Mixture, IdealMixtureModel

Examples

Calculate enthalpy of evaporation for a water and ethanol mixture:

>>> from thermosteam import Mixture
>>> mixture = Mixture.from_chemicals(['Water', 'Ethanol'])
>>> mixture.Hvap([0.2, 0.8], 350)
39750.62

Calculate density for a water and ethanol mixture in g/L:

>>> from thermosteam import Mixture
>>> mixture = Mixture.from_chemicals(['Water', 'Ethanol'])
>>> mixture.get_property('rho', 'g/L', 'l', [0.2, 0.8], 350, 101325)
754.23
MW(mol)[source]#

Return molecular weight [g/mol] given molar array [mol].

rho(phase, mol, T, P)[source]#

Mixture density [kg/m^3]

Cp(phase, mol, T)[source]#

Mixture isobaric heat capacity [J/g/K]

alpha(phase, mol, T, P)[source]#

Mixture thermal diffusivity [m^2/s].

nu(phase, mol, T, P)[source]#

Mixture kinematic viscosity [m^2/s].

Pr(phase, mol, T, P)[source]#

Mixture Prandtl number [-].

xrho(phase_mol, T, P)[source]#

Multi-phase mixture density [kg/m3].

xCp(phase_mol, T)[source]#

Multi-phase mixture isobaric heat capacity [J/g/K].

xalpha(phase_mol, T, P)[source]#

Multi-phase mixture thermal diffusivity [m^2/s].

xnu(phase_mol, T, P)[source]#

Multi-phase mixture kinematic viscosity [m^2/s].

xPr(phase_mol, T, P)[source]#

Multi-phase mixture Prandtl number [-].

get_property(name, units, *args, **kwargs)[source]#

Return property in requested units.

Parameters:

  • name (str) – Name of stream property.

  • units (str) – Units of measure.

  • *args – Phase, material and thermal condition.

  • **kwargs – Phase, material and thermal condition.

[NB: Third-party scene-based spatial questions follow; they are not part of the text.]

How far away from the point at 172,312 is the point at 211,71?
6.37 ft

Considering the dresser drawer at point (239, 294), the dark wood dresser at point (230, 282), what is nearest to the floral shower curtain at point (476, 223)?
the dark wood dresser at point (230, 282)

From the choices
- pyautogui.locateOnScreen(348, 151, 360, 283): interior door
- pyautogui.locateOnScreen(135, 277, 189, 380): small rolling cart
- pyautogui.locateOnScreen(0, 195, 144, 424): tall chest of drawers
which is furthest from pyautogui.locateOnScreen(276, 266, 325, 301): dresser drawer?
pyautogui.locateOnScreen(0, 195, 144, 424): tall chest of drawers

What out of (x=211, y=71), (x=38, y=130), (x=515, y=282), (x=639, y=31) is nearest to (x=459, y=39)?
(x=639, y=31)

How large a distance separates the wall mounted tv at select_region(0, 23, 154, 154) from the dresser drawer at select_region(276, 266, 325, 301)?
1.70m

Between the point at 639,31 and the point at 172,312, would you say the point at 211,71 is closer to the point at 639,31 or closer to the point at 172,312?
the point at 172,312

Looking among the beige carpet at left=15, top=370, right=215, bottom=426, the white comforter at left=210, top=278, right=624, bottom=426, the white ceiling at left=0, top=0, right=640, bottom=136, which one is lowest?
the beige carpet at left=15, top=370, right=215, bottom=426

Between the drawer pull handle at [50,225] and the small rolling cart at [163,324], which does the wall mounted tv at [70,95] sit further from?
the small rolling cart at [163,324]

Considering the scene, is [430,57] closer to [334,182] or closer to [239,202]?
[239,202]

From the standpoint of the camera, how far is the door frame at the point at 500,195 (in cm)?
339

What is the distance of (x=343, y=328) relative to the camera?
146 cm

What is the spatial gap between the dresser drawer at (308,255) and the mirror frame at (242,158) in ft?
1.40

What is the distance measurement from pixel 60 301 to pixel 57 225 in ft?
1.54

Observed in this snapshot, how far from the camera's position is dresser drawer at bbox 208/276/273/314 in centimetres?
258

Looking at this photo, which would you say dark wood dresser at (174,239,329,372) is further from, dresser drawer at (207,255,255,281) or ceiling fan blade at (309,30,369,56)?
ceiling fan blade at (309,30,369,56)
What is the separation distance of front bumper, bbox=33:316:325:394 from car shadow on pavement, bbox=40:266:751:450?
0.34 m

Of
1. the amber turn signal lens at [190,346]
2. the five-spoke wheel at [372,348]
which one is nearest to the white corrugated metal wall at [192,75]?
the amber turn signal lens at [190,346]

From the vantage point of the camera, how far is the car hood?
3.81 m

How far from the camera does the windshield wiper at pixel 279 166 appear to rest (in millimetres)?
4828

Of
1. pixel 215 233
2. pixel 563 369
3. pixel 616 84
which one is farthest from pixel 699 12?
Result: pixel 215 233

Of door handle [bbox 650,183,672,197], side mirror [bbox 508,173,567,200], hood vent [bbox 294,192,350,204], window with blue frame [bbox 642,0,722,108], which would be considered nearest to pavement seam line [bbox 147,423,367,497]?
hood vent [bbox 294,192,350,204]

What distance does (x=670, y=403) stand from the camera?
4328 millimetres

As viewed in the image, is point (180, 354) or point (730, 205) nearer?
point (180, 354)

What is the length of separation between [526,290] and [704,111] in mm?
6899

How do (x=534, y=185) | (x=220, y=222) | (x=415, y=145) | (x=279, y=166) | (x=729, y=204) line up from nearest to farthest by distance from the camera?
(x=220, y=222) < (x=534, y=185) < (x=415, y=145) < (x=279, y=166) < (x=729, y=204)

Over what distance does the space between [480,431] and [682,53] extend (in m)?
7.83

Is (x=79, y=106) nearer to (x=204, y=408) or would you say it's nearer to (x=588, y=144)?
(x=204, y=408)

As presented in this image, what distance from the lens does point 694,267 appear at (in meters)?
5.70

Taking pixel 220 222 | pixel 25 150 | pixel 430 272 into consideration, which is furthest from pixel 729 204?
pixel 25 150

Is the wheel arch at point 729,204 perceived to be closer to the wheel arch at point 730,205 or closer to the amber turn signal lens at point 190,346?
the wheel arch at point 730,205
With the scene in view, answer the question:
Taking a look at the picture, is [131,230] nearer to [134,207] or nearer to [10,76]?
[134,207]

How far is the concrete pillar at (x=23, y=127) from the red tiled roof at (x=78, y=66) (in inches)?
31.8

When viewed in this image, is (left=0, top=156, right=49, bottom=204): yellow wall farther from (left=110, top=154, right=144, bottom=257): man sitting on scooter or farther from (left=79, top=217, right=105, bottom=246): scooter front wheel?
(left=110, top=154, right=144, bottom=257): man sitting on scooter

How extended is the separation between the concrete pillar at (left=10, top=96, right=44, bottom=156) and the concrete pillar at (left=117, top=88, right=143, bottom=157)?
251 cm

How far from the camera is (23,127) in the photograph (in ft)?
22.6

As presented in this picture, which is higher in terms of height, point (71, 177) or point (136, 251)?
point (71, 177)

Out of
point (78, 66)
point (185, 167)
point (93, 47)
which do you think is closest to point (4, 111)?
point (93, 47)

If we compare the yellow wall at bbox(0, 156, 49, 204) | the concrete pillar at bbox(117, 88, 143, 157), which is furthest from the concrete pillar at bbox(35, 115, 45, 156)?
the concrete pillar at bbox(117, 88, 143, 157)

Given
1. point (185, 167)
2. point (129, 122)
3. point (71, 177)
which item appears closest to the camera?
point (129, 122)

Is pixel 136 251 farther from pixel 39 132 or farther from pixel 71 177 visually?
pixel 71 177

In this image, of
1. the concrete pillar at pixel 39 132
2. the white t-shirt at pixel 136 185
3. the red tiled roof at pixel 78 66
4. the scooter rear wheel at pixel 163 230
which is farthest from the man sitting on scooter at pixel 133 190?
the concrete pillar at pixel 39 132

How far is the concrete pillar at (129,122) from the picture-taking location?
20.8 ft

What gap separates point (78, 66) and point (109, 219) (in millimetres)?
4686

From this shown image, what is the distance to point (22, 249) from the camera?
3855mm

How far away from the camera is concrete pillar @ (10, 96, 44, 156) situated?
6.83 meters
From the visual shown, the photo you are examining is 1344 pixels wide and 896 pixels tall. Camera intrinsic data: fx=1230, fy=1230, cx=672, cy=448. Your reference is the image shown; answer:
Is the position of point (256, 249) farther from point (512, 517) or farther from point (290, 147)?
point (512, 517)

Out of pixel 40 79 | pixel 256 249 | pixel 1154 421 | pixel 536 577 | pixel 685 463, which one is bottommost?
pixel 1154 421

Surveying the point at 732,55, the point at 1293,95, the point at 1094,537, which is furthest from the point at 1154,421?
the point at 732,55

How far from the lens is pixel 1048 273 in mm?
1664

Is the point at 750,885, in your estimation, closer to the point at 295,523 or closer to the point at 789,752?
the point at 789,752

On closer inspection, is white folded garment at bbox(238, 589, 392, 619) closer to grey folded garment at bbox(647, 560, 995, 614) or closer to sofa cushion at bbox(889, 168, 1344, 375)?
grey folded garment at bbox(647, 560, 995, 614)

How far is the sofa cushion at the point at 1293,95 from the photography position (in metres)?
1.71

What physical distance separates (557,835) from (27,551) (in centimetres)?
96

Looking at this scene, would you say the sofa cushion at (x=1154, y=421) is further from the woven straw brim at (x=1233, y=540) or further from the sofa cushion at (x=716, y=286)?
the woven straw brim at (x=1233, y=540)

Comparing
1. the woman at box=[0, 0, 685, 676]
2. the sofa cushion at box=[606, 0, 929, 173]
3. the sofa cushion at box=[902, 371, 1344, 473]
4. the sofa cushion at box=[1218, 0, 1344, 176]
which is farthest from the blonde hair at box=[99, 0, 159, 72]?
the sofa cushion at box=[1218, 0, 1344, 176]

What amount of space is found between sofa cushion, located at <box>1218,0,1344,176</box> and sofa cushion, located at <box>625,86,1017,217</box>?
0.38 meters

H(phase, mol, T, P)[source]#

Return enthalpy [J/mol].

S(phase, mol, T, P)[source]#

Return entropy in [J/mol/K].

solve_T_at_HP(phase, mol, H, T_guess, P)[source]#

Solve for temperature in Kelvin.

xsolve_T_at_HP(phase_mol, H, T_guess, P)[source]#

Solve for temperature in Kelvin.

solve_T_at_SP(phase, mol, S, T_guess, P)[source]#

Solve for temperature in Kelvin.

xsolve_T_at_SP(phase_mol, S, T_guess, P)[source]#

Solve for temperature in Kelvin.

xCn(phase_mol, T, P=None)[source]#

Multi-phase mixture molar isobaric heat capacity [J/mol/K].

xH(phase_mol, T, P)[source]#

Multi-phase mixture enthalpy [J/mol].

xS(phase_mol, T, P)[source]#

Multi-phase mixture entropy [J/mol/K].

xV(phase_mol, T, P)[source]#

Multi-phase mixture molar volume [mol/m^3].

xmu(phase_mol, T, P)[source]#

Multi-phase mixture hydrolic [Pa*s].

xkappa(phase_mol, T, P)[source]#

Multi-phase mixture thermal conductivity [W/m/K].